Author: Randa Abdel-Fattah
Genre: Hijabi teen fiction
Blurb: High school is tough enough without throwing s Hijab into the mix... Amal's decision to wear the hijab full term takes alot of guts. Can she cope with the prejudice, keep her friends, and still attract the cuteest boy in school?
Quote: What's my class going to say Monday when i walk in wearing the Muslim veil for the first time? Oh boy, will they freak out. Shawling up? in front of the kids of Year Eleven? It would be easier to walk in naked.
***NOTE: This is my personal review. As a Muslim i do not wish any harm to anyone especially the author, I am just sharing my opinion for anyone looking to buy this book. I have my own views and am not paid by anyone to blog about them. :)
In the name of Allah, Most Gracious, Most Merciful
Funny title, hijabi read, heard lots of mixed reviews. It was time i snapped this bargain on ebay!
From an islamic point of view it addresses some great points and highlights many realistic things that we all stumble across such as family trying to become westernised, members taking culture over Islam, and of course going through the events of wearing hijab for the first time.
Personally, it was an OK read. As mentioned in an earlier post, i'd love to read anything and everything 'hijabi'.

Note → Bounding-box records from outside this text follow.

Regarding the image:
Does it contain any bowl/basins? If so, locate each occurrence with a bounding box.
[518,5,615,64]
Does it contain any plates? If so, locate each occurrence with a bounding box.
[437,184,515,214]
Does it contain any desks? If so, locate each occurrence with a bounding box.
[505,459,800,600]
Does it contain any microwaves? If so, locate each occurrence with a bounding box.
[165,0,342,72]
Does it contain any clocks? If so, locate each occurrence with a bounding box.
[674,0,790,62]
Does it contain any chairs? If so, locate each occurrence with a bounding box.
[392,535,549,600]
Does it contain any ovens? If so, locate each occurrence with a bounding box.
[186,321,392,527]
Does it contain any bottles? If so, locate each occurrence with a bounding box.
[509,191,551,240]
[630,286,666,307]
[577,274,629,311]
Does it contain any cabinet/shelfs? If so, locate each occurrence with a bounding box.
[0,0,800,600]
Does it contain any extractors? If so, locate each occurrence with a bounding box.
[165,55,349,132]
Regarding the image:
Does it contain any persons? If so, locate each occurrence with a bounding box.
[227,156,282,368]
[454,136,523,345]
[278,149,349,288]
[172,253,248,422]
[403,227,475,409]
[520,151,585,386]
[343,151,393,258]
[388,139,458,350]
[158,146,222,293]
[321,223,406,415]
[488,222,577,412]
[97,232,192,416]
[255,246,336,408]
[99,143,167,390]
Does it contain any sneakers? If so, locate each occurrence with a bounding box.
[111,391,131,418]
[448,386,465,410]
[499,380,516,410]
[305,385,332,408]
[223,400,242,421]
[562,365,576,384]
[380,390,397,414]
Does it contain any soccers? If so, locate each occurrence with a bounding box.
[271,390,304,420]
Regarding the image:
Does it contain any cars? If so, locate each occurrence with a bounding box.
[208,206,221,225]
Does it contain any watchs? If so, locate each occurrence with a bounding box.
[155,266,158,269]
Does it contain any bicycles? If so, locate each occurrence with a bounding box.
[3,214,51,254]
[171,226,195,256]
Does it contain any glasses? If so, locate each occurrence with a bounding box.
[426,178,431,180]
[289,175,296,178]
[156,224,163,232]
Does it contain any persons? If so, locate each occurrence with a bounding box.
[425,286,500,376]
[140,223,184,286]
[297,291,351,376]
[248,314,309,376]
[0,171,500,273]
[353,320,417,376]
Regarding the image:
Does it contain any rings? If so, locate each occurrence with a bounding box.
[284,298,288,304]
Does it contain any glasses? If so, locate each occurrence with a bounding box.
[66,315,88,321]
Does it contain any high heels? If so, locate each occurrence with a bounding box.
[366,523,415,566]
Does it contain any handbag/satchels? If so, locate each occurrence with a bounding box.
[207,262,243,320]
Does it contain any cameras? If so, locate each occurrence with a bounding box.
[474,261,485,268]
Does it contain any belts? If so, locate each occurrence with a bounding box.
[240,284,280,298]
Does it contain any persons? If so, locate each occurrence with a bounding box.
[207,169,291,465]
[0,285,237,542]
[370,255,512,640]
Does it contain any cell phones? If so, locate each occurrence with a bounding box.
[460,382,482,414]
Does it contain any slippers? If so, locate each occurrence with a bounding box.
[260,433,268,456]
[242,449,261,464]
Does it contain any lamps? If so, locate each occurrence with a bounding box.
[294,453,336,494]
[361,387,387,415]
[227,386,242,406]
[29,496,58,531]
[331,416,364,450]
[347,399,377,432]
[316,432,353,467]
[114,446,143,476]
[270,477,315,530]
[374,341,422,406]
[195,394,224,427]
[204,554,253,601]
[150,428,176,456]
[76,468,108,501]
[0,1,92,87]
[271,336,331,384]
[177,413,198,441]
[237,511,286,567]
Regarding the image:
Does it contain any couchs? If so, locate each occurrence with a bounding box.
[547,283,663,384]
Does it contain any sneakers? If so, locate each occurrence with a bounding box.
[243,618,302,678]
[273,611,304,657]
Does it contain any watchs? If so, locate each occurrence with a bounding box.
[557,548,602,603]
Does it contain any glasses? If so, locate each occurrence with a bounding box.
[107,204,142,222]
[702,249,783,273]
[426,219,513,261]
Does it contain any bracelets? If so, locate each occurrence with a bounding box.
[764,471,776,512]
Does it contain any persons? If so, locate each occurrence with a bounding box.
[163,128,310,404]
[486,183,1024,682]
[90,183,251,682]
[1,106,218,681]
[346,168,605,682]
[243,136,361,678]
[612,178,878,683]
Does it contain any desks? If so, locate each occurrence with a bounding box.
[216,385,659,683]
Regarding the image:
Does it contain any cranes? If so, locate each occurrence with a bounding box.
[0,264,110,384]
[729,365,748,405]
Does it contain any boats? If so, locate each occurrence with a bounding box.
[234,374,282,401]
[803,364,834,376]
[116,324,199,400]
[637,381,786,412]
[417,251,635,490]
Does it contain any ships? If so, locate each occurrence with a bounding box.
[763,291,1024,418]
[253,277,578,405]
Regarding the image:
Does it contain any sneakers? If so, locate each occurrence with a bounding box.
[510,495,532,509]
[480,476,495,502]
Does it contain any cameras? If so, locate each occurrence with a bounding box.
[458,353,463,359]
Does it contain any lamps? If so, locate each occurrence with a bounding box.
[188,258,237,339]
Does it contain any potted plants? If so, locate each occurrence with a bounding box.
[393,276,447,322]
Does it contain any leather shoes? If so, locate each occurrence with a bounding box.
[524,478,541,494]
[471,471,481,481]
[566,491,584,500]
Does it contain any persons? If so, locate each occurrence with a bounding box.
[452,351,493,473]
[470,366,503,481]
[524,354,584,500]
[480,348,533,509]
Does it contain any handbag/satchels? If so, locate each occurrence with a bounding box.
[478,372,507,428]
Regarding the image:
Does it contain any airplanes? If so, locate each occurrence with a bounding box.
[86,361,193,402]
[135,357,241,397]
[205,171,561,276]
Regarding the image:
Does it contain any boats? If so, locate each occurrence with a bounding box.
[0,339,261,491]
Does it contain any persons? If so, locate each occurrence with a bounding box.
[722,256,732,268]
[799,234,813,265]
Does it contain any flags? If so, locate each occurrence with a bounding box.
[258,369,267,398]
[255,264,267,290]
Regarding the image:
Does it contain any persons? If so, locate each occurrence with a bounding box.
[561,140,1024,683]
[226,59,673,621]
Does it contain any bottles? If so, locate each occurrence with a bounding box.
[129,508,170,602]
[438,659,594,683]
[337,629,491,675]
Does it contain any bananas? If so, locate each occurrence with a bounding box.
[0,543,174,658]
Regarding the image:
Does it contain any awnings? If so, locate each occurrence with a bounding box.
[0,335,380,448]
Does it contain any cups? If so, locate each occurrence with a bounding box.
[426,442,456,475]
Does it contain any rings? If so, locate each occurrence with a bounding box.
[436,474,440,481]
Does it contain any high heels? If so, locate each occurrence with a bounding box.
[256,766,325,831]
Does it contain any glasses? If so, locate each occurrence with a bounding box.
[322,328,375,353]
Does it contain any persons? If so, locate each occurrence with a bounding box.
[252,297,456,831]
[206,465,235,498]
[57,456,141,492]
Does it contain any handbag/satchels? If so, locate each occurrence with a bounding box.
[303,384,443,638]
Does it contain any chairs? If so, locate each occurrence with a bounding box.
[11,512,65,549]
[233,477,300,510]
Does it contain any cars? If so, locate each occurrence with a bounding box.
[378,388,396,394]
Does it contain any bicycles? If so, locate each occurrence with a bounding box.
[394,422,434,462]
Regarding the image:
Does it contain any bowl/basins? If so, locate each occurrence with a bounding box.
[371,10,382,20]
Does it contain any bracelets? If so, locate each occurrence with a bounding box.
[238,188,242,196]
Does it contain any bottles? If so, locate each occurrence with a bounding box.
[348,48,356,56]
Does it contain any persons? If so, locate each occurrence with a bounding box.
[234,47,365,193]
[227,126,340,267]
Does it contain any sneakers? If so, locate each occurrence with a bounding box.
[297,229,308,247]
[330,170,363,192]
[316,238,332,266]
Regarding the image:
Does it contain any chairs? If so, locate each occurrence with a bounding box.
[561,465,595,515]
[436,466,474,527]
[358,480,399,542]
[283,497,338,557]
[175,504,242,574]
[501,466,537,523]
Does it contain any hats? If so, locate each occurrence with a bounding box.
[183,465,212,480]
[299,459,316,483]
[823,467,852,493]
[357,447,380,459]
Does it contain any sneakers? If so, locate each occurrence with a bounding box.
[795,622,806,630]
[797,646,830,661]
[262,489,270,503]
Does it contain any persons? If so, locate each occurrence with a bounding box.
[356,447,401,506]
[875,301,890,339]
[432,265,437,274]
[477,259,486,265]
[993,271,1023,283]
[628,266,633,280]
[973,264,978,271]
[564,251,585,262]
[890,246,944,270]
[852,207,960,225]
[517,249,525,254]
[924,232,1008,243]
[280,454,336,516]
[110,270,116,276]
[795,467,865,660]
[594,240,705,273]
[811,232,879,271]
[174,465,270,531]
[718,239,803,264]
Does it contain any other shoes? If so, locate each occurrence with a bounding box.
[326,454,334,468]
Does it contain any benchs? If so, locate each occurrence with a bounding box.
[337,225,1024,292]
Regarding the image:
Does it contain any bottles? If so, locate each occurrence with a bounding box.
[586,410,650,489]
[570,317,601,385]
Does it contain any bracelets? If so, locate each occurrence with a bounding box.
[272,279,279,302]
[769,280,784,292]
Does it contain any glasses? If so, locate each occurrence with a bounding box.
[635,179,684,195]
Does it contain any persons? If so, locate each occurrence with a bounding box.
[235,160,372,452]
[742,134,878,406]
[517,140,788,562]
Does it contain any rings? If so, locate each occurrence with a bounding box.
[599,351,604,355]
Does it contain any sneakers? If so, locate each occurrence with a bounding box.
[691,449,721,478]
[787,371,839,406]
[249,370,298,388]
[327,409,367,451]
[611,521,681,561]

Some things were pretty predictable though. Some parts were cleverly written with comical effect. Being a convert you know and understand both sides of the shahada and although it's about a born Muslim it's very 'westernised' with Muslims wanting to try or even become western. Some positive quotes from the book:
"Sometimes it’s easy to loose faith in people. And sometimes one act of kindness is all it takes to give you hope again"
"Putting on a hijab isn’t the end of the journey. It’s just the beginning of it"
What concerns me is that considering this book is aimed at teens there a few things which i wouldn't feel comfortable knowing that my child is reading. Some of the language is not halal, i understand it's 'getting down with the kids' and how they talk as much as the next person. However some parents would buy this to encourage their daughters to wear hijab and 'relate' to Amal. I wouldn't want my child to be open to this as at all as there are alot of things which are done and not accepted in Islam. For example make-up and hijab; if you've just taught your daughter that make-up voids the point of hijab and she reads this, it'd be very confusing. Then there's the whole 'muslim girl goes to a male friends stereotypical teen party and one thing leads to another'...on the other hand it does mix a few correct islamic etiquttes, but would be confusing if a non Muslim were to read it.
A friend asked me to let her know if it would be ok to let her 9 year old read it. Personally, it would be a 'no-no!'. I think it'd be a push even if i'd let my daughter read it when she is 18 (ok, maybe a slight exaggeration there!).
Some may think it's a little 'too much' but doesn't every parent wish to raise their child in the correct islamic manner? So they wouldn't need to know this info or even read about it, there's too much of that on the street. I feel it would be incorrect to teach your children islamically then put this kind of thing under their nose. Once they are old enough and comfortable with their own identity of Islam then yes ok, it would be their choice to read it. It wouldn't be a reading option if my daughter was just about to take that step into a hijabi as it is true: throwing a hijab into the mix can be tough, i'd just prefer my child to know right from wrong, to be clear on why Muslim women wear a veil and not have the frustration of conflicting information (something every learning Muslim faces; born/reverted).